Soweit zur Quantität. Es gibt aber auch qualitative Kriterien, die mir wichtig waren:

  • Unmittelbare Verwendbarkeit. Die Szenarien sind keine Aufhänger oder inspirierten Beschreibungen, die letztendlich wieder dem SL den Task umhängen, sich Abenteuerliches auszudenken, sondern so detailliert ausgearbeitet, dass man damit unmittelbar ins Abenteuer gehen kann. Teilweise sogar bis auf die Ebene der Spieltechnik hinunter, damit der SL gleich eine Idee bekommt, wie Destiny Dungeon funktioniert (wieviel Schaden, welche Proben usw.).

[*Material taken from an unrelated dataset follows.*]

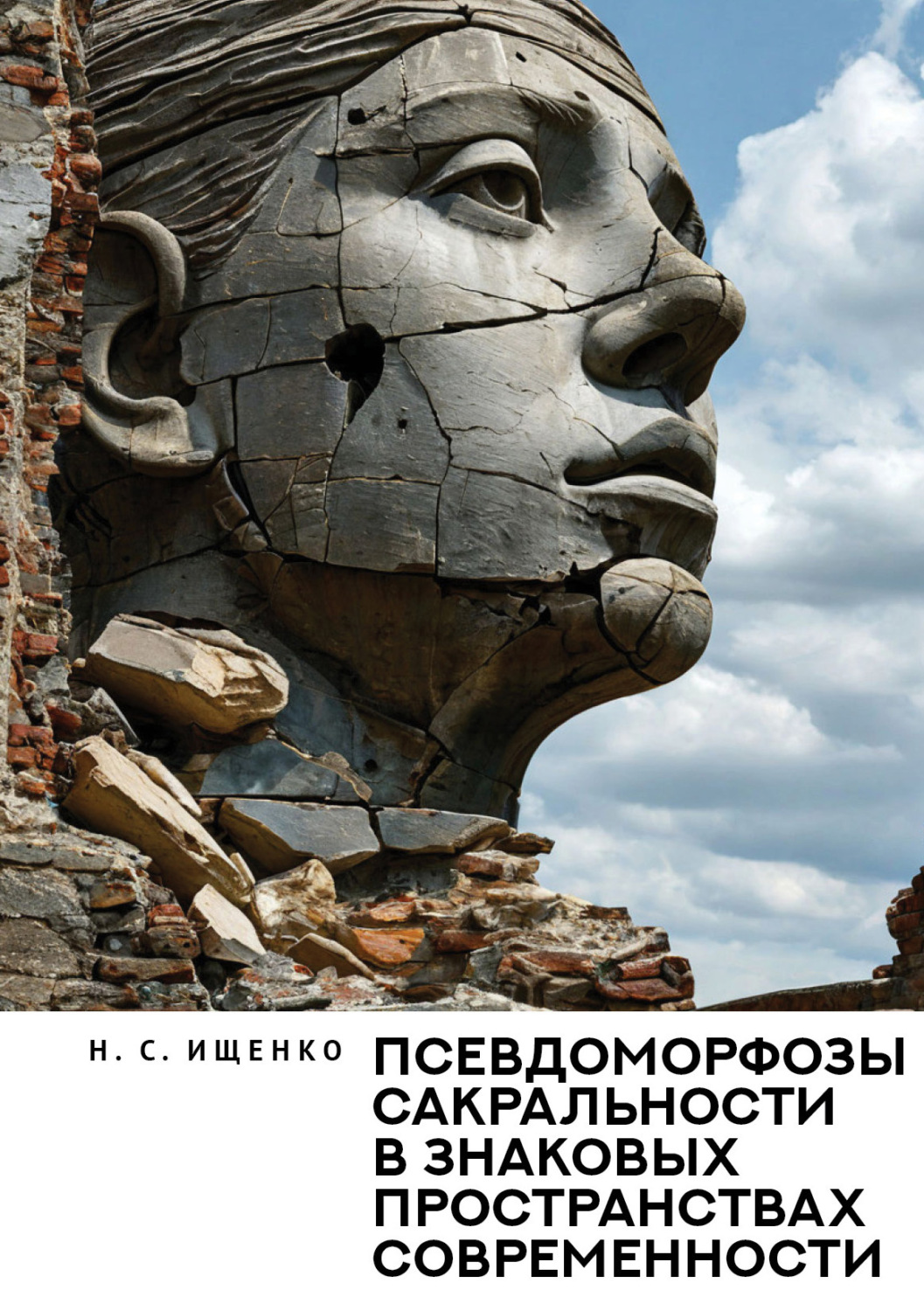 Обложка книги «Псевдоморфозы сакральности в знаковых пространствах современности»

  • Kompaktheit. Alle Szenarien sind kompakt dargestellt (2-3 Seiten), damit sich der SL schnell (ca. 5 Minuten) einen Überblick verschaffen kann. Alles andere wäre in einer Sandbox ziemlich witzlos.
  • Viele Missionen pro Szenario. Möglicherweise dringen die SCs in Morkanthors Labyrinth ein, um seinen schwarzen Stein zu finden, vielleicht geht es ihnen darum, einen der Hor-Gläubigen aus seiner Sekte zu befreien, vielleicht durchqueren sie das Labyrinth, um zum Tempel des Goldenen Lichts zu gelangen, oder einfach nur um Monster zu schnetzeln und Schätze zu heben. Jedem Szenario kann man sich aus unterschiedlichsten Motivationen heraus nähern.
  • Keine getriggerten Ereignisse. Bis auf 1 oder 2 Ausnahmen sind die Szenarien handlungsneutral, d.h. es sind Beschreibungen von Orten und NSCs und deren Motivation, aber keine Ereignisse, die zufällig stattfinden, weil die SCs in der Gegend sind. Einen “dramatischen Überbau” (Prolog, Wendepunkte, definiertes Finale, Epilog) gibt es daher auch nicht, eben weil die Szenarien aus vielerlei Motivationen heraus spielbar sein sollen.
  • Unabhängige Szenarien. Die Szenarien können völlig unabhängig von einander gespielt werden, es gibt keine logische Reihenfolge – zumindest keine zwingende. Viel öfter ist es so, dass ein Artefakt oder eine Information aus Szenario A das Lösen von Szenario B erheblich erleichtert. So können die SCs z.B. im Wall der 1000 Höhlen Haguls Zauberkompass finden und tun sich damit in der magischen Matrix der Seufzenden Ebene wesentlich leichter.
  • Lebende Welt-Konzept. Berührungen mit der Welt sind so eingewoben, dass sie keinen Metaplot bilden, aber gravierende Auswirkungen haben können. Wenn die SCs den alten Elfenkönig Tasyuncar aus seinem Säulenkreis befreien, schwächt dies die Limisjünger und stärkt die Elfen des Neuen Weges. Sind die Limisjünger geschwächt, so fehlt es ihnen vielleicht an Mitteln und Wegen, Mavith mit ihrer Magie jung zu halten, was sich wiederum auf dessen Handlungen auswirkt und ihn womöglich aus seinem sicheren Versteck zwingt. Die Spieler können also einen Unterschied machen, wenn sie es drauf anlegen.

Destiny Dungeon wird 21 Szenarien (eines davon dankenswerterweise von Moritz Mehlem) enthalten (möglicherweise 22, denn ich arbeite gerade noch an einem Einführungsabenteuer), und es sollte wirklich für jeden etwas dabei sein. Wer mag, kann mit Hilfe der verbindenden Elemente einen Metaplot stricken, wer gerne schnetzelt, kann auch das tun. Es gibt Dungeons, Rätsel, Hex-Felder zu erkunden, es gibt soziales Rollenspiel, es gibt einen spürbaren Konnex zum Setting, der eine relativ starke Immersion ermöglichen sollte, und das alles in einem (mittlerweile 156-seitigen) Buch. Ich gestehe, ich bin selbst überrascht und überwältigt, welche Dimensionen Destiny Dungeon angenommen hat. Aber mit weniger hätte ich diesen Traum nicht verwirklichen können.